【Bizクリニック】神鋼は社会・顧客への責任第一に 不祥事を起こした企業に求められる4つの対応 (2/2ページ)

 筆者には前向きな広報だけでなく、不祥事をはじめとする後ろ向きの広報事案の相談が寄せられる。その際「公表を免れるには、どうすればいいか」「公表が免れないとしたら、どのタイミングで、誰が、どこで、どのように公表するか」を考え、アドバイスしている。判断は「当該企業が不祥事の主体となっているか」「社会や顧客に被害を与えているか」「現在進行形か」などによって異なる。最終的に企業を守るためのお手伝いをしている。

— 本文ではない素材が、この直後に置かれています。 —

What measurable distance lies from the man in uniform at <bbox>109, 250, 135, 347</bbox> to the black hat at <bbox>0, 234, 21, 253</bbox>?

 例えば労働災害事故でも、身内の事故か、一般人を巻き込んでしまったかによって対応策は全く異なる。身内の事故であれば、通常は公表しない。一般人を死亡させてしまった事故では、事実確認、対応策と同時並行で速やかに公表すべきだ。この場合、原因究明と再発防止策は後回しで構わない。人命と2次災害の防止を最優先する。

 神戸製鋼は、現時点で信用は失墜していると見ざるを得ない。社会と顧客に与えた被害に対する責任を徹底して果たしていくことが、信頼回復への第一歩となる。

【プロフィル】管野吉信

 かんの・よしのぶ 駒大法卒。1981年日刊工業新聞社入社。中小企業部長、金融市況部長、第1産業部長、経産省の中小企業政策審議会臨時委員。2007年ジャパン・デジタル・コンテンツ信託に入社し広報室長。執行役員として粉飾決算などの不祥事の後処理を担当。12年7月広報ブレーンを設立し、現職。58歳。福島県出身。